Life a century ago — Obamacare-less but no utopia

In his recent commentary, Matt Patterson informed us that President Barack Obama's election to a second term in office is the death knell for liberty in this country and he sounds ready to pack up his bags and leave ("America the dictatorship?" Nov. 27). Fine. But before he goes, perhaps we should take a moment to compare and contrast Mr. Patterson's golden age of a free America (which he defines as prior to the passage of the 16th Amendment in 1913) with the Orwellian present in which we now live. In weak moments, I find myself as enamored of Edwardian America as anyone, but then I remember the following:

In 1913, there were no federal guidelines defining what a work week was, how old (or young) one needed to be in order to work, or how lethal your working conditions could be. The Fair Labor Standards Act of 1938 provided us with some much needed guidelines on that. Thankfully, this was followed by numerous work-safety acts that have, over the course of time, done exactly what they were designed to do: abolish child labor entirely, mitigate on-the-job hazards, and make possible the kind of middle class lifestyle that defines America today. In the workplace, it is fair to say, there was no liberty prior to 1913.

• _DATASET EXCERPTS_:
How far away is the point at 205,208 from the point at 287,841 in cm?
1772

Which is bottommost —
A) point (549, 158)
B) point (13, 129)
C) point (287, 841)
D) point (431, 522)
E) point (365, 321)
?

• _ABOUT THIS EXERCISE_: Could you reproduce the opinion piece on pre-1913 America word for word, from "In 1913, there" to "prior to 1913."? The rows are unrelated to the opinion piece above.

• _RESULT BELOW_:
In 1913, there were no federal guidelines defining what a work week was, how old (or young) one needed to be in order to work, or how lethal your working conditions could be. The Fair Labor Standards Act of 1938 provided us with some much needed guidelines on that. Thankfully, this was followed by numerous work-safety acts that have, over the course of time, done exactly what they were designed to do: abolish child labor entirely, mitigate on-the-job hazards, and make possible the kind of middle class lifestyle that defines America today. In the workplace, it is fair to say, there was no liberty prior to 1913.